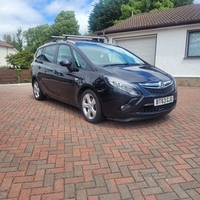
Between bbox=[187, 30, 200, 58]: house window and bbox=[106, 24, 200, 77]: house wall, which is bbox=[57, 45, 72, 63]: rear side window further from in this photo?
bbox=[187, 30, 200, 58]: house window

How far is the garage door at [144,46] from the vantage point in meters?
11.0

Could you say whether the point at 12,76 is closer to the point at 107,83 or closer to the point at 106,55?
the point at 106,55

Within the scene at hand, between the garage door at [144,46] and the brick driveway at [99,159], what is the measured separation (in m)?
7.39

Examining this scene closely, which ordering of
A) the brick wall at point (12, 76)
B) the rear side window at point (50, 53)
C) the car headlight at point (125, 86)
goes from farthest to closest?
the brick wall at point (12, 76) → the rear side window at point (50, 53) → the car headlight at point (125, 86)

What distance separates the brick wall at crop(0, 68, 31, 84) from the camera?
41.4 ft

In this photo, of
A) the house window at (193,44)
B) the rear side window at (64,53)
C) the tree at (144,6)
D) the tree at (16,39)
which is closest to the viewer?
the rear side window at (64,53)

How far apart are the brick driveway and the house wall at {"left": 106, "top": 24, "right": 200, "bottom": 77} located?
627 centimetres

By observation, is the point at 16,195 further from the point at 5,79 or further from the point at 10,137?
the point at 5,79

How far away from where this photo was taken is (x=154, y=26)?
406 inches

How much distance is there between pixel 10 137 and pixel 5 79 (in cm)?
1059

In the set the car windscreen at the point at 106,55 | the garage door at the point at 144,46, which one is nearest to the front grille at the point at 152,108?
the car windscreen at the point at 106,55

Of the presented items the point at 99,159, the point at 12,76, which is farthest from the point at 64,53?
the point at 12,76

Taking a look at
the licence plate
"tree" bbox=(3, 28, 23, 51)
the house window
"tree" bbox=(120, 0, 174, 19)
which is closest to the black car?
the licence plate

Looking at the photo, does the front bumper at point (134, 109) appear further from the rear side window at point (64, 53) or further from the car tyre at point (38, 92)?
the car tyre at point (38, 92)
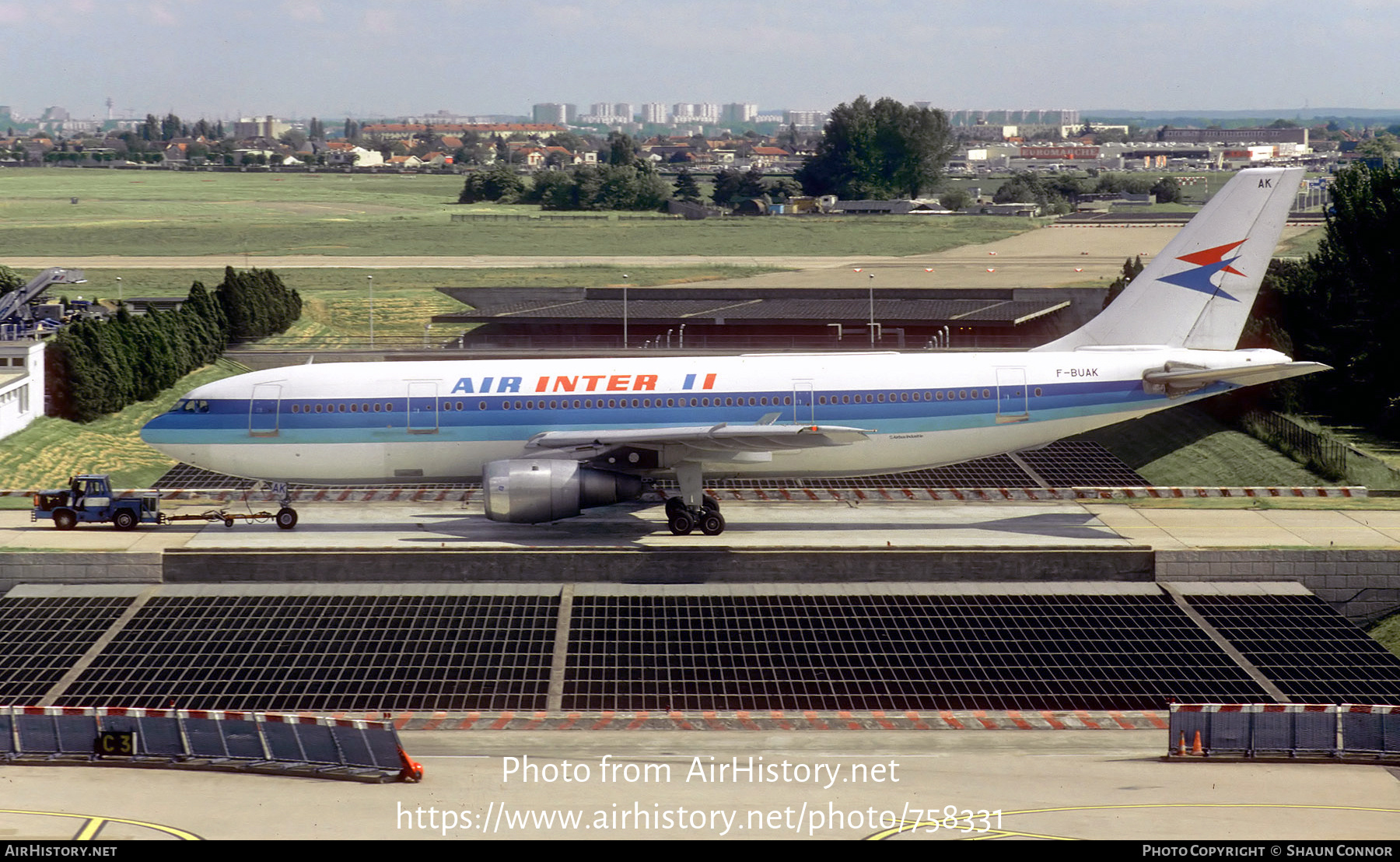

■ EXERCISE AIM:
Count the lines of the items above that contain the string "front", matching case exactly. Reply with the number alone.

■ TASK ANSWER:
2